Un « système de mesure de résultats » est projeté pour réorienter les crédits chaque année, en fonction des indicateurs. Il devrait prendre en compte la nature des publics accueillis en formation et le projet de chacune des formations. Le ministère compte également sur le système de « certification » des organismes de formation pour améliorer la qualité.
[1] Am stram gram serait les premiers mots de la déformation phonétique d’une ancienne comptine allemande : Am, stram, gram, / Pic et pic et colégram, / Bour et bour et ratatam, / Am, stram, gram. L’une des traductions possibles est la suivante: Une, deux, trois, / Vole, vole, hanneton, / Cours, cours, cavalier, / Une, deux, trois., mais il existe d’autres interprétations
[2] Le dispositif de la « garantie jeunes » devrait atteindre le seuil annuel des 100 000 jeunes en situation de précarité, soit une progression de l’ordre de +10%.
[3] Pour le plan 500 000, le montant moyen était seulement de 3 000 euros. Ce qui est insuffisant. Des formations longues (6 à 9 mois) et certifiantes seraient privilégiées ainsi que « de nouvelles prestations pour permettre aux demandeurs d’emploi de mieux intégrer la dimension des compétences relationnelles » et celles des « postures professionnelles » à maîtriser, pour la vie dans l’entreprise.
[4] Jean Pisani-Ferry.
[5] Les 300 000 se décomposerait en 150 000 jeunes décrocheurs et 150 000 chômeurs de longue durée.

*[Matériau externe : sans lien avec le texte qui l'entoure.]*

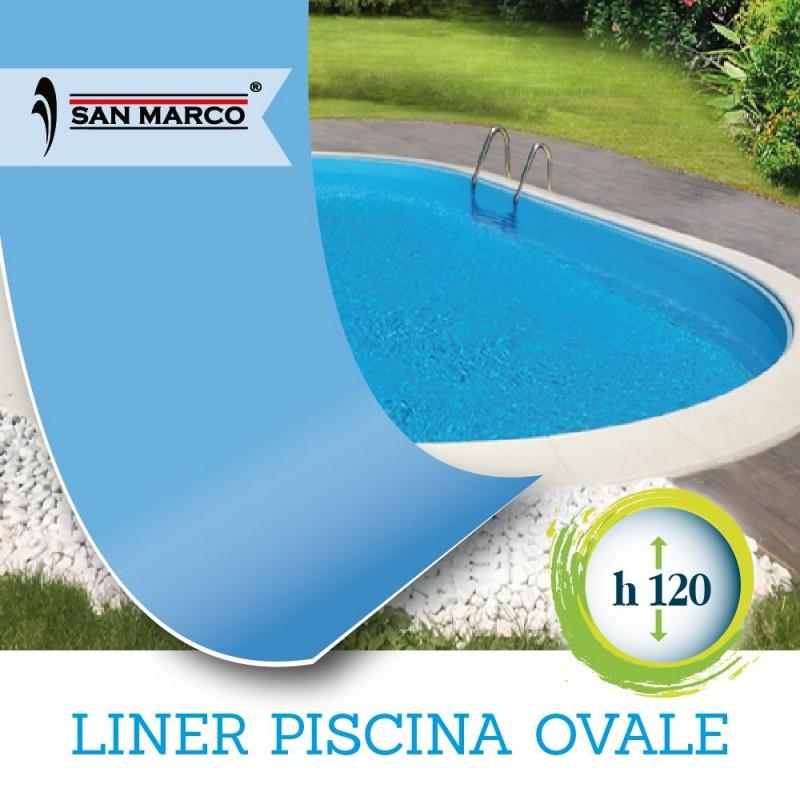 Liner per piscina interrata ovale 737x360 h120 cm san marco for Liner per piscine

[6] Le ministère devrait s’assurer de la réalisation effective de ces formations et de l’engagement des crédits PIC attribués par rapport à la part financée par les régions.
[7] Il s’agirait de préparations aux dispositifs d’apprentissage et d’alternance.
Un commentaire to “Formation : PIC et PIC et colégram !”
9 novembre 2018
Didier COZINExcellente analyse. Quand nous avons découvert l’appel à projet de la Caisse des dépôts nous avons vite renoncé, cette histoire de ne financer que 70 ou 80 % du prix des formations était la meilleure façon d’éloigner les OF privés du PIC.